WHAT THE EXERCISE ASKS:
Pull every "moose" line out of the data below.

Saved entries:
________________________________________

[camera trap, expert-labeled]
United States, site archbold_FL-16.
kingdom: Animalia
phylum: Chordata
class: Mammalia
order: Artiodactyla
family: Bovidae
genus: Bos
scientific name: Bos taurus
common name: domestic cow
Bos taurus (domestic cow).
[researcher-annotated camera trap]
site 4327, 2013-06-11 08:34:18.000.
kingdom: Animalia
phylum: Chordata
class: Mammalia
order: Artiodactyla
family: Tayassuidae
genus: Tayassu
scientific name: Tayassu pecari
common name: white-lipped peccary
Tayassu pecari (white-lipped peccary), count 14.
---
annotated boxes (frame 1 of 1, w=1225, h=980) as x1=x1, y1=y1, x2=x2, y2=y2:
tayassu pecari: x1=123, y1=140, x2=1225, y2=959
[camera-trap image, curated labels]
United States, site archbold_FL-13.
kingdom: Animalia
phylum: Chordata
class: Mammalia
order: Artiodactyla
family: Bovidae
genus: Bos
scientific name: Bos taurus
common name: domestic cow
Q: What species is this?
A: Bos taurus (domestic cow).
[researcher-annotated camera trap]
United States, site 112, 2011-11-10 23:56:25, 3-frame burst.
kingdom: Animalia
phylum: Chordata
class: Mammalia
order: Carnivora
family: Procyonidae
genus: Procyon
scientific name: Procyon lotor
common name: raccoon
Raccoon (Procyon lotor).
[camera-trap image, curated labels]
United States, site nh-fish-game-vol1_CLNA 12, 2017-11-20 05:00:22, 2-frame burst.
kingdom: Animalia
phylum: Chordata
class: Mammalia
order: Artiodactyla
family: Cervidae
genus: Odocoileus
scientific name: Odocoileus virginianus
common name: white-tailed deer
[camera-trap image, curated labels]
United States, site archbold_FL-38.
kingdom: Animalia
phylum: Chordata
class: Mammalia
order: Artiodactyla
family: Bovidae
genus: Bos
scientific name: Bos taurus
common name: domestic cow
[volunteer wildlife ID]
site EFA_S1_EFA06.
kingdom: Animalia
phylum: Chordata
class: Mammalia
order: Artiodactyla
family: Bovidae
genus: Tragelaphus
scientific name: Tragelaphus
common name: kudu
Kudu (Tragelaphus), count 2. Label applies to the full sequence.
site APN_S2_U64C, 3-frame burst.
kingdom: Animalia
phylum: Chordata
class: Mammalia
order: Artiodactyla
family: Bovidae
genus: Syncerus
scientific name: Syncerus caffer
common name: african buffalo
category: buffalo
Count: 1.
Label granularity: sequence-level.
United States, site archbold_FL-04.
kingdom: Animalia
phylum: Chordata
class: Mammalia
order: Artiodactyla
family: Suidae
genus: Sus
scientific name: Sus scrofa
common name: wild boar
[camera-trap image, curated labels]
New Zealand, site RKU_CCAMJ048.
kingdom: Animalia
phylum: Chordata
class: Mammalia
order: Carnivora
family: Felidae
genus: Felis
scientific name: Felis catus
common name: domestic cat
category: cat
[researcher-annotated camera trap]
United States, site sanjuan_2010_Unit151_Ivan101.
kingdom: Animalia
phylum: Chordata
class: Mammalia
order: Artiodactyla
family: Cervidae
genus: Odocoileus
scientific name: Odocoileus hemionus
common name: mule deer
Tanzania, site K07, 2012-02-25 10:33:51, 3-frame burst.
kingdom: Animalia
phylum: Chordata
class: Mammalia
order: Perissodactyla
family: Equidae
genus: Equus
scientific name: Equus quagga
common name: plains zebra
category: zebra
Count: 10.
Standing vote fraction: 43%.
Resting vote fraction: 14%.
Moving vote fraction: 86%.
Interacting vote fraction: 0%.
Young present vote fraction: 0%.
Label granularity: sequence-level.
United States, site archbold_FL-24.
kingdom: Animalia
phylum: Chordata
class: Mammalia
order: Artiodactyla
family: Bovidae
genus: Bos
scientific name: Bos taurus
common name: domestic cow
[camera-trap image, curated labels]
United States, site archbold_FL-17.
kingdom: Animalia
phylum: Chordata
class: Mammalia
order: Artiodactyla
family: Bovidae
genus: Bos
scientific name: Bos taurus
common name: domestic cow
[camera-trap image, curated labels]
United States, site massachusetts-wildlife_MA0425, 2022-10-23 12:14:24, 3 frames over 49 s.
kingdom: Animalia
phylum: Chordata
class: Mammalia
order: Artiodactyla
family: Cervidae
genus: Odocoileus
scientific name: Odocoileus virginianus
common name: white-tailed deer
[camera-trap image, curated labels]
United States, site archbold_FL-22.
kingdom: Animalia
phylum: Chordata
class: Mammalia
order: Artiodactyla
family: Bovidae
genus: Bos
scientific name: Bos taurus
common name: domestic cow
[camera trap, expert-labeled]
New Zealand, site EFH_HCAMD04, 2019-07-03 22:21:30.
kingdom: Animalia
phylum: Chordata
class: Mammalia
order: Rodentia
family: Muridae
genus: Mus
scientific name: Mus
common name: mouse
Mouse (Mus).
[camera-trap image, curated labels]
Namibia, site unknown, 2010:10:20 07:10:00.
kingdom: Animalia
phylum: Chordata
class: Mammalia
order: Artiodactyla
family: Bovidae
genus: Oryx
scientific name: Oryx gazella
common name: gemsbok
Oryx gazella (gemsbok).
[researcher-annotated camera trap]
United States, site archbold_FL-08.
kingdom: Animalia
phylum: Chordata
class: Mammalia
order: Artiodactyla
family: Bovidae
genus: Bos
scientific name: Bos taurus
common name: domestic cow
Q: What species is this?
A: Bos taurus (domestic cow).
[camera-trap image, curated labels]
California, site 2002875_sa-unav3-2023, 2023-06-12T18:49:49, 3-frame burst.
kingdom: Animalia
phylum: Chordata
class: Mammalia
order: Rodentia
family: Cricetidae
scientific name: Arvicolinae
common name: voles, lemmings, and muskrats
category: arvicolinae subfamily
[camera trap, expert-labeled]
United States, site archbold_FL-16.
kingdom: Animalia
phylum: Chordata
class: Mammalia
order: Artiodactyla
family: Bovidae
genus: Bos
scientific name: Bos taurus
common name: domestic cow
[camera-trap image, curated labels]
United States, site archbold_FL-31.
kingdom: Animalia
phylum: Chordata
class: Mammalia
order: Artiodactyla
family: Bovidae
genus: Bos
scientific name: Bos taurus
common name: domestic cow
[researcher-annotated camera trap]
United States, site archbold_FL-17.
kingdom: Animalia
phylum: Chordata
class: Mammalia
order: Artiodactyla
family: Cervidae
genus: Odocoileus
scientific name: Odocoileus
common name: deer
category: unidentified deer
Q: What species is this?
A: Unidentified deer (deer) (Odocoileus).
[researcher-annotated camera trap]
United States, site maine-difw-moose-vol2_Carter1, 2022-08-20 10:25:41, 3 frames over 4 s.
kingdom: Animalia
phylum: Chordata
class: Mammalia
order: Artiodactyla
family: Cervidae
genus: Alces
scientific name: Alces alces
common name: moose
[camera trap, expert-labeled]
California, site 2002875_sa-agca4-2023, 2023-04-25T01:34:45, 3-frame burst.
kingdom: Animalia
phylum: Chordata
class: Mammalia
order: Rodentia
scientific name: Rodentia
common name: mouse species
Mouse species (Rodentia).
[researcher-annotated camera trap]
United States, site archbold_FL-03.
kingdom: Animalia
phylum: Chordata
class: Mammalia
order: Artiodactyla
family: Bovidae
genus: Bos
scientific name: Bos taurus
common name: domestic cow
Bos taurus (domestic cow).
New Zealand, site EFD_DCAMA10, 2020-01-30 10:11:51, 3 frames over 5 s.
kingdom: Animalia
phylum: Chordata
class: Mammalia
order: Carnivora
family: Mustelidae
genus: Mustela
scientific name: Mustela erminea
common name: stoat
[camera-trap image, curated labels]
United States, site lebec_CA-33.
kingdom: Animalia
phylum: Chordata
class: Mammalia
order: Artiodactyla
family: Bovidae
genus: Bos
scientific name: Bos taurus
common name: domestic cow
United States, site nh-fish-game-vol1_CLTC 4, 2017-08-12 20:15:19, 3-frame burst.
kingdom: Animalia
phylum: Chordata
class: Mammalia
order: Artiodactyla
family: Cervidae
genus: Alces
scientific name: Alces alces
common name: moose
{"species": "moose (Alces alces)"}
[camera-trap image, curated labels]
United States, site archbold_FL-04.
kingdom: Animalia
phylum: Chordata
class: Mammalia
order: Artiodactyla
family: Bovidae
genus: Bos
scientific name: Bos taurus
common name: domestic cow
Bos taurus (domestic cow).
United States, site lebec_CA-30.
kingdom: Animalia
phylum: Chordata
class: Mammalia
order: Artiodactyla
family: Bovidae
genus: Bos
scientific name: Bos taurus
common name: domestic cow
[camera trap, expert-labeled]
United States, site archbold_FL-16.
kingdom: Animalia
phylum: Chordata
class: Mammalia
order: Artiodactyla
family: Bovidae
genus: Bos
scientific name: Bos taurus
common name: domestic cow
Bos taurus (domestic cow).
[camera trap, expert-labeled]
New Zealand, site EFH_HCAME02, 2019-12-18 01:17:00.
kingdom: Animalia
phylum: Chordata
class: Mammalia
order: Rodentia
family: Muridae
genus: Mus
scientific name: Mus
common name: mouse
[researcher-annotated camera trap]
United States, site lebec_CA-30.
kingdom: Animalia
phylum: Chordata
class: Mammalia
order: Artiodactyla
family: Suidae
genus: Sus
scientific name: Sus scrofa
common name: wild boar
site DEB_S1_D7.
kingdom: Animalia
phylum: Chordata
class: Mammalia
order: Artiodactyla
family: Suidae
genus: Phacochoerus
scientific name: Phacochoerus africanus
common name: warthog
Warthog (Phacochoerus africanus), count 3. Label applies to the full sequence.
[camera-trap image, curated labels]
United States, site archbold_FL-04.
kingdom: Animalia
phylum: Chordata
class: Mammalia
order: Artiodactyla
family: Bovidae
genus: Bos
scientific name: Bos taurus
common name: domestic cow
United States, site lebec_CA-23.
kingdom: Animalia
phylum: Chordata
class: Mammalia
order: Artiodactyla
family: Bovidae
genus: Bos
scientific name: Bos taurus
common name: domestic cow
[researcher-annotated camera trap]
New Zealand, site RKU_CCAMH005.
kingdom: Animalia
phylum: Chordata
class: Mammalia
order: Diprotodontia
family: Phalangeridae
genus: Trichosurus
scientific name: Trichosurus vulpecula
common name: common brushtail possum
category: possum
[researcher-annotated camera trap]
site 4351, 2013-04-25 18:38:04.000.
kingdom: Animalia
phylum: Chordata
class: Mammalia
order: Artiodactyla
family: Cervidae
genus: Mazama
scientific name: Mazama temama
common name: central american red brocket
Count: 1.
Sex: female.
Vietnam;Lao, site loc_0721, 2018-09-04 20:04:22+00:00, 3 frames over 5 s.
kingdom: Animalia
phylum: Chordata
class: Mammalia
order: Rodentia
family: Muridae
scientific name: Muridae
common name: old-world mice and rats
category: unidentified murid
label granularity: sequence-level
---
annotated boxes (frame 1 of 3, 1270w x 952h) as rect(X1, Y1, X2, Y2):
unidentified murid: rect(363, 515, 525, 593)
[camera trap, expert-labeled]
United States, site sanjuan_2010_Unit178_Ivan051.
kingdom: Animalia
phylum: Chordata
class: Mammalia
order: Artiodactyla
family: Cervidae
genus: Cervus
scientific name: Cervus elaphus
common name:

________________________________________

EXPECTED ANSWER:
United States, site maine-difw-moose-vol2_Carter1, 2022-08-20 10:25:41, 3 frames over 4 s.
common name: moose
common name: moose
{"species": "moose (Alces alces)"}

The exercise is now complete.